Treasure IslandIn short: A swashbuckling performance that's heavy on stunts and bound to make Lily Allen smile.

In full: "I'm really never out of a codpiece," the Times quotes Keith Allen as saying. "You do get a lot for your money though." Innuendo aside, a certain pop star's father is right that he makes an entertaining West End debut.

Allen stars as Long John Silver in the latest theatrical interpretation of Robert Louis Stevenson's 1883 pirate tale, and a cast including Michael Legge (Shameless, His Dark Materials) and Paul Brennen (King Lear) brings heart and humour to the coming-of-age classic.
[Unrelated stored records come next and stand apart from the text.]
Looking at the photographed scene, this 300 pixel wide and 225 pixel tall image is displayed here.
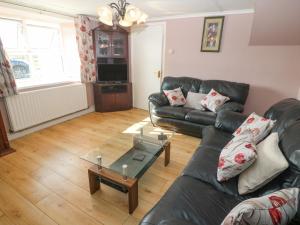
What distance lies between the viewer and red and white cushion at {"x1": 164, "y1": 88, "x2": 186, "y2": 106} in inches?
137

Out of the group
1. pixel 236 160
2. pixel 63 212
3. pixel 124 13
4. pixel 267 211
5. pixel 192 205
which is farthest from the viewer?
pixel 124 13

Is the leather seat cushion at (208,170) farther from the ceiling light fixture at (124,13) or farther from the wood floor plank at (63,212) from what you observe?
the ceiling light fixture at (124,13)

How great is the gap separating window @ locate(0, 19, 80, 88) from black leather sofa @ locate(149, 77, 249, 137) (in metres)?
2.16

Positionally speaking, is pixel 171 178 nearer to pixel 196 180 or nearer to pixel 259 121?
pixel 196 180

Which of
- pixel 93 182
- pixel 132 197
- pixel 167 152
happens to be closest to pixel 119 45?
pixel 167 152

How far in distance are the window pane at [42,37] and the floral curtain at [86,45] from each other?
0.60 metres

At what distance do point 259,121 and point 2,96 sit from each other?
11.5 ft

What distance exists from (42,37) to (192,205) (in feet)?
13.6

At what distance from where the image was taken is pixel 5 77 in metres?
2.72

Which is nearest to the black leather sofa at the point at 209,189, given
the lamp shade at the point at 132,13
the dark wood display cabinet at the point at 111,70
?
the lamp shade at the point at 132,13

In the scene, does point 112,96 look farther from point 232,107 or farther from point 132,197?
point 132,197

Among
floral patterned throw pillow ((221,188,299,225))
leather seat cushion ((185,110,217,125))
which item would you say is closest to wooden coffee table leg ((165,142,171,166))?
leather seat cushion ((185,110,217,125))

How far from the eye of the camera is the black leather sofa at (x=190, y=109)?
9.80 ft

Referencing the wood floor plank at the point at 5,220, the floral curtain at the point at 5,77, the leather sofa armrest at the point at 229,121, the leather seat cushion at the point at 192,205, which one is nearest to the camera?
the leather seat cushion at the point at 192,205
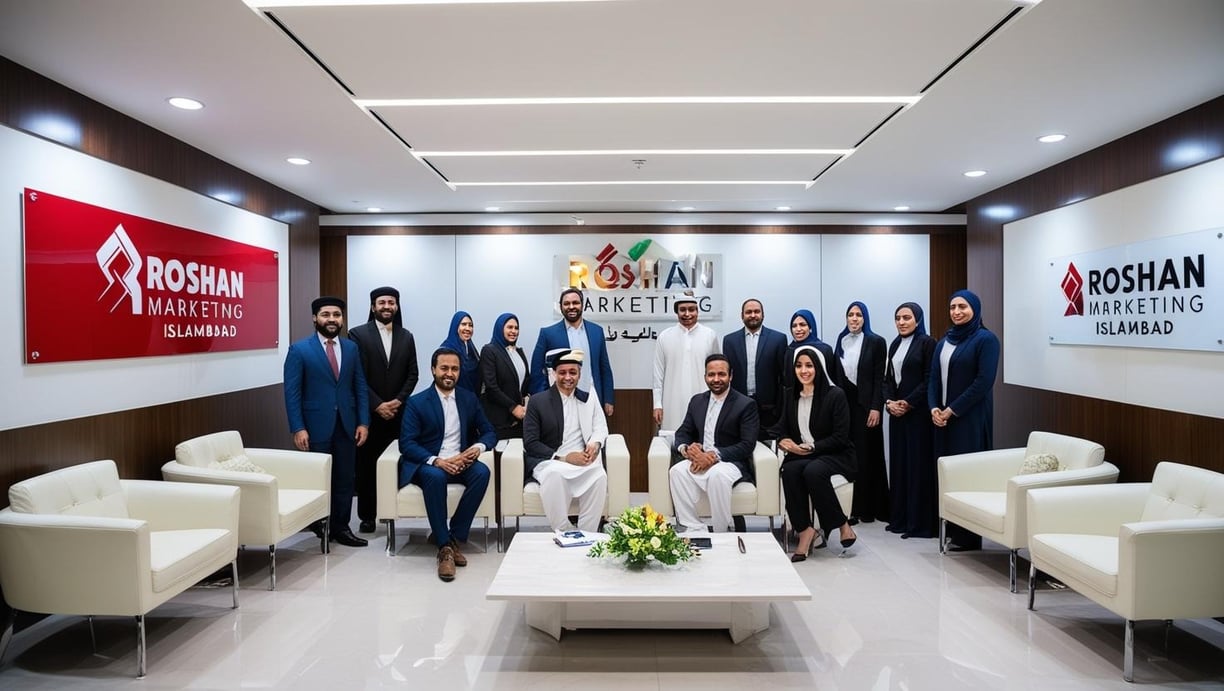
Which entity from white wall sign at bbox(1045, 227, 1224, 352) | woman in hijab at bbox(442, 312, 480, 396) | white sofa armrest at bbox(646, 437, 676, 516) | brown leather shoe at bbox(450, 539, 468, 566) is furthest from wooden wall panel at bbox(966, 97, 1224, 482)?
woman in hijab at bbox(442, 312, 480, 396)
Legge plays the eager but naïve Jim Hawkins, an innkeeper's son who comes across a coveted treasure map and embarks with a group of Southwest England sailors to get a part of the riches. Silver, a secret pirate hired to be the ship's cook, plans a mutiny at sea and soon finds himself in the midst of a stockade fight with Captain Smollett (Tony Bell). Jim is shocked to learn that Silver has undisclosed information about his recently deceased father, but he's perhaps even more surprised by how quickly the pirate-against-crew battles make him grow up as he decides how to protect the map.
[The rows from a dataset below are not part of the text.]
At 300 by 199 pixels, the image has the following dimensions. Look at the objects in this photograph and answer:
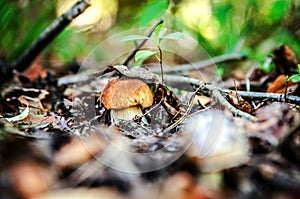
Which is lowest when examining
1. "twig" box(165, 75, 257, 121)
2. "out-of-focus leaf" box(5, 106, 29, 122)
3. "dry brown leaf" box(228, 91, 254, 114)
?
"dry brown leaf" box(228, 91, 254, 114)

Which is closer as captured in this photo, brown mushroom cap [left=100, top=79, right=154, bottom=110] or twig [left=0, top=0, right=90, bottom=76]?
brown mushroom cap [left=100, top=79, right=154, bottom=110]

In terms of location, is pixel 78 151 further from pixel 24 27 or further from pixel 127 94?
pixel 24 27

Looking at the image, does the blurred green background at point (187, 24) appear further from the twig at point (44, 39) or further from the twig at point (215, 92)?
the twig at point (215, 92)

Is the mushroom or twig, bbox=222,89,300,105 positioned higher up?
the mushroom

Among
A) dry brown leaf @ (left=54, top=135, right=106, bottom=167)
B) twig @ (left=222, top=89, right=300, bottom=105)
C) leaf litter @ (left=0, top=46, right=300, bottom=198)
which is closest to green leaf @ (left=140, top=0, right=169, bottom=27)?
twig @ (left=222, top=89, right=300, bottom=105)

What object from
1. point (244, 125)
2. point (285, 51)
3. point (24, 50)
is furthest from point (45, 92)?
point (285, 51)

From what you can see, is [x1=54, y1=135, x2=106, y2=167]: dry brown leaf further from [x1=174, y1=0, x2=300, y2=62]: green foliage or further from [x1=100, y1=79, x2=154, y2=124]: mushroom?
[x1=174, y1=0, x2=300, y2=62]: green foliage

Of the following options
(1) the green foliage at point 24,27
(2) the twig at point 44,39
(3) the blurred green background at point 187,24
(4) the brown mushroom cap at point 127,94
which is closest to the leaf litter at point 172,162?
(4) the brown mushroom cap at point 127,94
Although Treasure Island likely will never find the smash success of The Mousetrap or shellshock jaded critics like the recent run of Brief Encounter, the sword-swinging play offers solid family entertainment with the chance to watch acting royalty in person. After Allen's widely acclaimed performance as the Sheriff of Nottingham in the BBC's Robin Hood, he brings humility to the role of high-seas rebel. And forget about the codpiece - the calf muscles he must have carefully honed while hobbling across the stage on a peg leg get the real attention.

Fight director Terry King choreographs battle scenes like waltzes, but kids and adults alike should beware of extra-loud and alarmingly real-sounding shotguns. Also questionable is Brennen's extended cheese obsession as the half-crazy marooned Brit Ben Gunn, who's just looking for food and a way home. For maximum enjoyment of the show, bring some Gouda or gruyere to help Allen's cast mate keep what remains of his sanity.